SELECTED EXTRACT:
You can see that the cold weather was protracted by the row of ice circles removed from the bird bath, one per day!

The ice was several centimetres thick and you could walk on it; it was like walking on a glass surface suspended over the grass. Sadly not safe for skating, I think, because in so many places the ice had broken and refrozen leaving holes and jagged edges.

Now, a week later, the ice is gone and there are catkins on the hazel trees.

A silver Cuthbert cross

On the 13th January, the nuns of Rumwoldstow celebrate the Feast of St Eadwald of Rumwoldstow, that local priest who received St Rumwold after his baptism. And on this day in 923, the local silversmith presented Abbess Cyneswithe with a fine silver pendant cross in commemoration. Its style is notably old fashioned, but then we are an unreformed house, honouring that early saint, Rumwold, and seeking to refound a house based on those early Christian principles.

Dataset entries:

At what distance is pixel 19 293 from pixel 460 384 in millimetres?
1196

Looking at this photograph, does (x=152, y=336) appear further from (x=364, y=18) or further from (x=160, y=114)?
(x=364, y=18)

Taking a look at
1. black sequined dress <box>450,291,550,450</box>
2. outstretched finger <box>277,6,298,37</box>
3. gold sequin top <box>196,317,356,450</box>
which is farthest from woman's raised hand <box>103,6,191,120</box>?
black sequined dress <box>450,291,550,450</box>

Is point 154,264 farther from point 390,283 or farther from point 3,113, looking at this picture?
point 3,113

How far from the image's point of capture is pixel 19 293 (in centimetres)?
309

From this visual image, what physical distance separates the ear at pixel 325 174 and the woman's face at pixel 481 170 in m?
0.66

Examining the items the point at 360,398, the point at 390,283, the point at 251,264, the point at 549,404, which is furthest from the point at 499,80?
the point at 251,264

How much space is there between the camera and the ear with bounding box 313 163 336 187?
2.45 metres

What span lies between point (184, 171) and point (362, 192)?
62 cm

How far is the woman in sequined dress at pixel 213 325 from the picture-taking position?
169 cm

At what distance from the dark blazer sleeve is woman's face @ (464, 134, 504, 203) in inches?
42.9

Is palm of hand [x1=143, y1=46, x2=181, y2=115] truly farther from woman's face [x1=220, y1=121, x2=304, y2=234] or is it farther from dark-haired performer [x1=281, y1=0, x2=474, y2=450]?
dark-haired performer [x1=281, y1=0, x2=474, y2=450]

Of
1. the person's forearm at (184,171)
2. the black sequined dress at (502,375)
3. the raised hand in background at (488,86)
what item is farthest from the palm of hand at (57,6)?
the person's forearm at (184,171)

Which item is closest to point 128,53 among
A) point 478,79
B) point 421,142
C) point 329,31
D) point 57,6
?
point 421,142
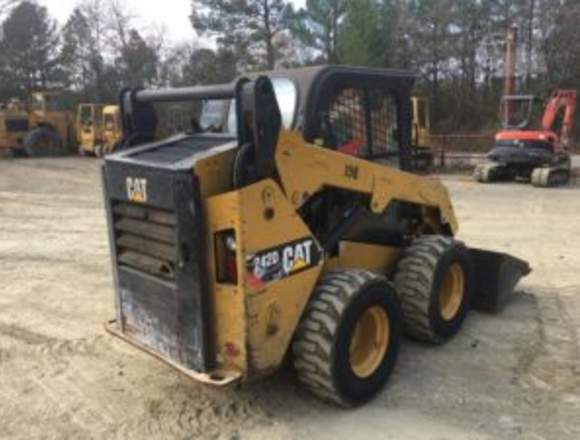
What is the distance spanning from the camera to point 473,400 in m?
4.74

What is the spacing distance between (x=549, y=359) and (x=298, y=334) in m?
2.17

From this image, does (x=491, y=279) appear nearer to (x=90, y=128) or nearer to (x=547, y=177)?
(x=547, y=177)

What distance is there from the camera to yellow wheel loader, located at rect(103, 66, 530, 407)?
4.12m

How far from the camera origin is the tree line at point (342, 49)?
37125 mm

PROBLEM TO SOLVE: Pick up the post about the frozen bird bath and the silver Cuthbert cross, starting right after its last sentence.

EXERCISE OUTPUT:
The Rumwoldstow silver cross made by Alister Perrott in 2023
Back of the silver cross made by Alister Perrott in 2023

The Rumwoldstow Cross is essentially a Cuthbert cross, in a plain style inspired by a silvered bronze cross held found at St Hild’s abbey in Whitby, and now held by the British Museum.

Silvered bronze cross in the British Museum

Text accompanying the silvered bronze cross

Photos of the Whitby cross copyright Alister Perrott.

The Whitby cross is entirely plain, and forms almost a complete circle.

The Winfarthing cross, found in 2015, is gobsmackingly fancy but is a complete circle. It dates to around 660 C.E. and forms part of a collection of jewellery buried with a woman thought to be one of the very earliest Anglo-Saxon converts to Christianity – and fortunately for us, buried with grave goods, as soon ceased to be the custom in England.

Source: https://museumcrush.org/these-burial-treasures-open-a-window-into-early-anglo-saxon-east-anglia/

The picture above shows the cross after conservation. From earlier photographs you can see that the base is a plain shape very similar to that of the Rumwoldstow cross, but it has been embellished with indented gold wire and a gold boss.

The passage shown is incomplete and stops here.